CONCERTO is the method. CHAMBER is the benchmark. We evaluate CONCERTO on CHAMBER.

DOI CI Docs License OpenSSF Scorecard TestPyPI Status

Status — pre-release, Phase 0. Architecture is locked in 15 ADRs (13 Accepted, 2 RFC) under the working policy recorded in adr/ADR-INDEX.md; the staged Phase-0 spike protocol (ADR-007) is the validation gate that promotes Accepted ADRs to Validated with per-axis ≥20 pp evidence. The Stage-1 (AS + OM) preregistrations are the next launch; the leaderboard fills with M5. The public API is on 0.x — MINOR bumps may break it per SemVer §4. See Roadmap.

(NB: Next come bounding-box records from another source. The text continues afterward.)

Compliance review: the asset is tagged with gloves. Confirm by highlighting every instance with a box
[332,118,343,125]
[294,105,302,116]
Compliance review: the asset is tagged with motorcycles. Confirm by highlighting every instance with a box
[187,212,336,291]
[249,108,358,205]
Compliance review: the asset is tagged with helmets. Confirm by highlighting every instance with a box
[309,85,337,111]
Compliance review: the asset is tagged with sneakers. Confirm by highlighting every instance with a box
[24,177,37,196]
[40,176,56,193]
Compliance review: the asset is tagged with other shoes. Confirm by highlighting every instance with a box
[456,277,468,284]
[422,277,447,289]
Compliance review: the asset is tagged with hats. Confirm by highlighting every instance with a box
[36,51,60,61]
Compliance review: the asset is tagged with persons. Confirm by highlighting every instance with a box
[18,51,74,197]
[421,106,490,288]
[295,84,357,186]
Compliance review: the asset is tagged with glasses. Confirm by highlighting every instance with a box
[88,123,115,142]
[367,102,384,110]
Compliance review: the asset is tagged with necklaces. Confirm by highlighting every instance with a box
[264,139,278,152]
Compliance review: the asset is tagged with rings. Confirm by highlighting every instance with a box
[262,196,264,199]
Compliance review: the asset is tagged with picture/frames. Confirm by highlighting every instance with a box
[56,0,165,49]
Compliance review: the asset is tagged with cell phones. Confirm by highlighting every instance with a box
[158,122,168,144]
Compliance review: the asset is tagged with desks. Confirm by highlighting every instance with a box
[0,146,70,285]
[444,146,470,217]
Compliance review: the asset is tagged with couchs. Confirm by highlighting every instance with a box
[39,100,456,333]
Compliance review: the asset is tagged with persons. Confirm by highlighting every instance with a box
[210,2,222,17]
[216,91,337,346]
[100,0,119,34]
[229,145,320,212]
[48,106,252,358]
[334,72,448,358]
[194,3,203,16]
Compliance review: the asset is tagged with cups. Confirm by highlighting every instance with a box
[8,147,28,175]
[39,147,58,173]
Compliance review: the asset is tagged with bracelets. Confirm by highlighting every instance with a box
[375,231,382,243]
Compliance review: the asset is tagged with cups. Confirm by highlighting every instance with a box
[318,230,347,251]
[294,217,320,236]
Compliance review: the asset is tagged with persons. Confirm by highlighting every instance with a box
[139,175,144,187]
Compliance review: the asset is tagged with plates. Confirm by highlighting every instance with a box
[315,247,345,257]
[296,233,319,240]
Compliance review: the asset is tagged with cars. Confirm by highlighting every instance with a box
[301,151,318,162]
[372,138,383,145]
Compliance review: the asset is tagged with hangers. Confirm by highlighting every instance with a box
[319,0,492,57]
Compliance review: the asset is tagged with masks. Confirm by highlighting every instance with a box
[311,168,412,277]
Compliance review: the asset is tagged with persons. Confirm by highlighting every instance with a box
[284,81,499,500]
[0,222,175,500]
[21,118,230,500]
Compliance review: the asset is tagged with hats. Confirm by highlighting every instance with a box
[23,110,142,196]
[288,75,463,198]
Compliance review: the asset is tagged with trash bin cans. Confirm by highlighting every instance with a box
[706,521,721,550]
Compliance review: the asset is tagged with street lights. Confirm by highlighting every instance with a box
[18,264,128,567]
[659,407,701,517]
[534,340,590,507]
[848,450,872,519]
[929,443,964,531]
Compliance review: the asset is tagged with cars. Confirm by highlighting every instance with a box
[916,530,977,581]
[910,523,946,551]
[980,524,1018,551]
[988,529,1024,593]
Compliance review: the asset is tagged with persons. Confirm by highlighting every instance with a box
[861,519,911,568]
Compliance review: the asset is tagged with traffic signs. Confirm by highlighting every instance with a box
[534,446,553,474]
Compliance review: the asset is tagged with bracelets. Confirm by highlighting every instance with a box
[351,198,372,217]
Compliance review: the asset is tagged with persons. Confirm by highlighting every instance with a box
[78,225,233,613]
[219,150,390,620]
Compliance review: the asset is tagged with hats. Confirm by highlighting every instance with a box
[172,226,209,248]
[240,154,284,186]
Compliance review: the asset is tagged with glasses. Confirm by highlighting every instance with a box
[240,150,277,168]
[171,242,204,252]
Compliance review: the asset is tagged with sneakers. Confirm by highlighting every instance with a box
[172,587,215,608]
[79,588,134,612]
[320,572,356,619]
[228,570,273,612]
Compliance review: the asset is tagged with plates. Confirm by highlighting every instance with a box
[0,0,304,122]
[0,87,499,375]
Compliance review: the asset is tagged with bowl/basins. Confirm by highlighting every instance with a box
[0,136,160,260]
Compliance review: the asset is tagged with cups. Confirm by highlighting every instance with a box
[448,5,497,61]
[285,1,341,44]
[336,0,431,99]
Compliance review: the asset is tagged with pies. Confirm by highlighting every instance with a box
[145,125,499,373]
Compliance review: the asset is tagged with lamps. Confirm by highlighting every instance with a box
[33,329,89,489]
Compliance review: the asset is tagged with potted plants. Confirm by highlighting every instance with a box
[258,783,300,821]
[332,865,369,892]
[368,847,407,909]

TL;DR. CONCERTO is a three-layer safety stack — exponential CBF‑QP, conformal-slack overlay, OSCBF inner filter, hard braking fallback — for robots that must work with opaque, heterogeneous teammates they were never trained with. CHAMBER is the matching benchmark — six heterogeneity sub-axes above ManiSkill v3, fixed-format communication with URLLC-anchored degradation profiles, a partner zoo, and an ISO 10218-2:2025-aware safety-reporting format. Open from day one, ADR-tracked design contract, preregistered spikes, byte-identical CPU determinism via uv.lock + a root_seed.

Table of contents

Quickstart

30-second smoke test.

git clone https://github.com/fsafaei/concerto.git
cd concerto
pip install uv && uv sync --group dev --group train

# Smoke test the rig (ADR-001 acceptance criterion).
uv run pytest -m smoke -x -v

Install groups. --group dev pulls the developer toolchain (ruff, pyright, pytest). HARL ships as the harl-aht distribution (the CONCERTO fork at fsafaei/harl-fork; see ADR-002 §Revision-history 2026-05-19 and #132) and is pulled automatically as a runtime dependency, so the ego-AHT trainer + frozen-HARL partner work out of the box from a source checkout — no separate train-group install needed. The concerto-multirobot distribution ships to TestPyPI for the 0.x line; the production-PyPI debut is staged in the Release workflow.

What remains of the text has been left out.